> **WORK REQUEST**:
From the first line to the last, repeat the data exactly but leave out the pictures.
*** Opening of PROVIDED MATERIAL ***
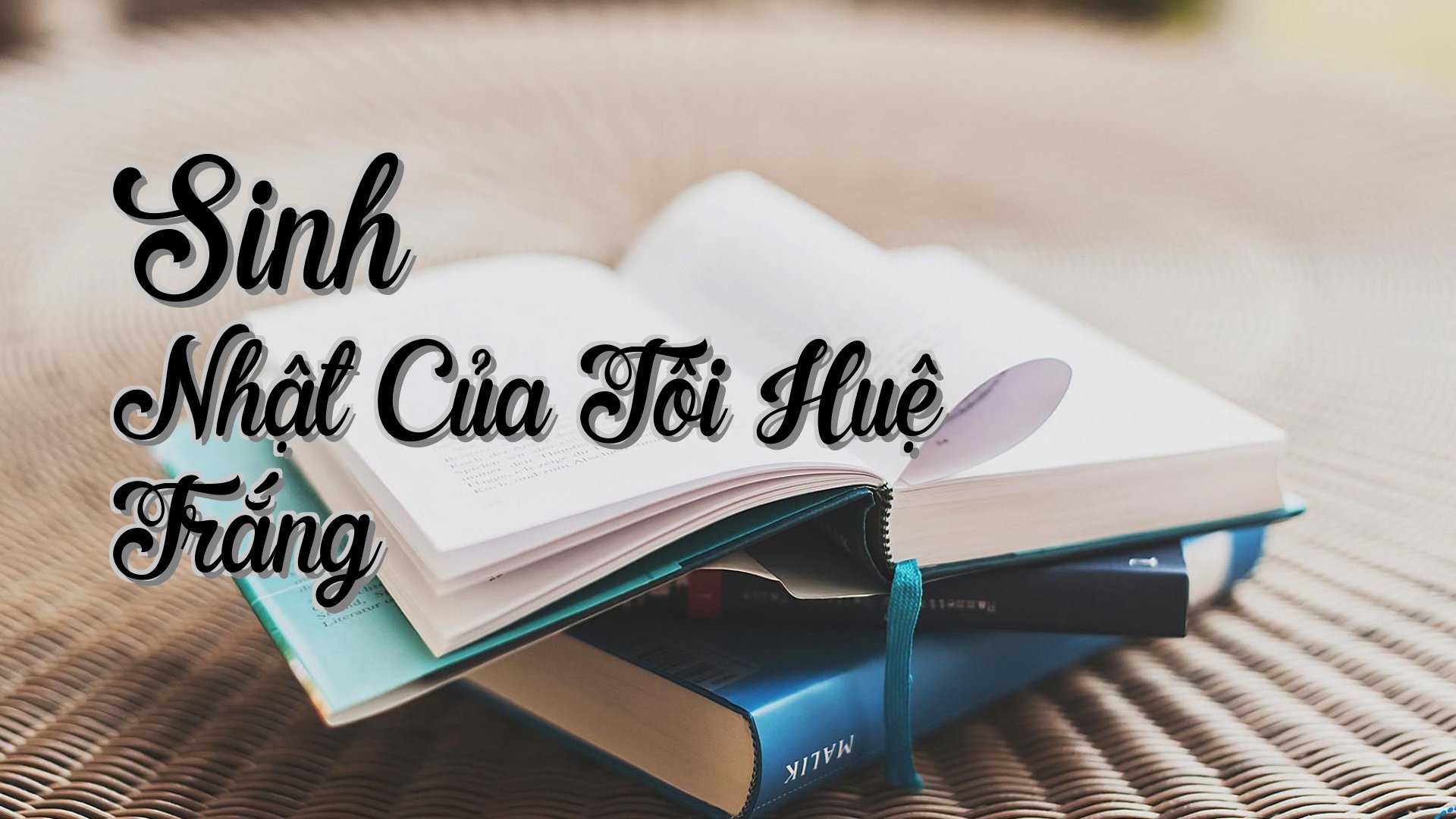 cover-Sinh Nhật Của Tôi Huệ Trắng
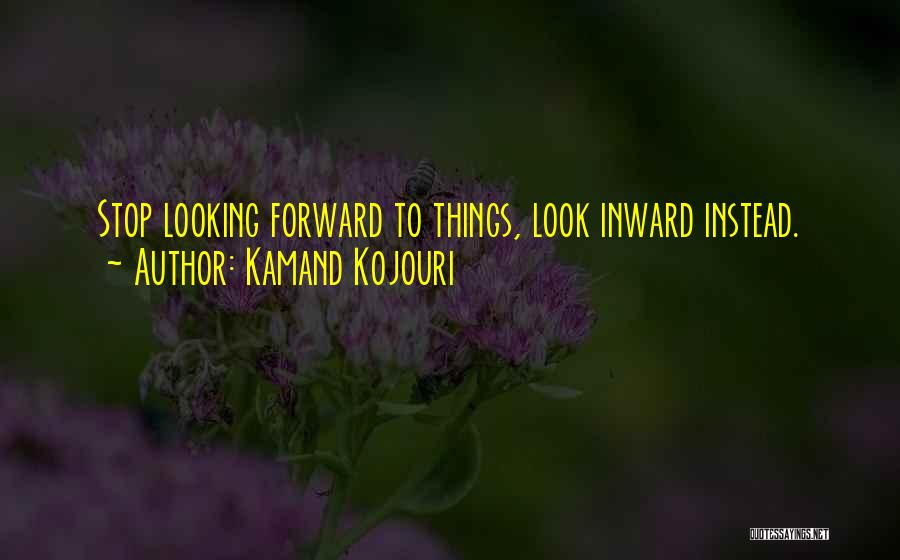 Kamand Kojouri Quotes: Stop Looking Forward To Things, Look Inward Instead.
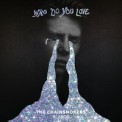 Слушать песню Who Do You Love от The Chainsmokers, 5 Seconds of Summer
*** Close of PROVIDED MATERIAL ***
> **ANSWER**:
 cover-Sinh Nhật Của Tôi Huệ Trắng
 Kamand Kojouri Quotes: Stop Looking Forward To Things, Look Inward Instead.
 Слушать песню Who Do You Love от The Chainsmokers, 5 Seconds of Summer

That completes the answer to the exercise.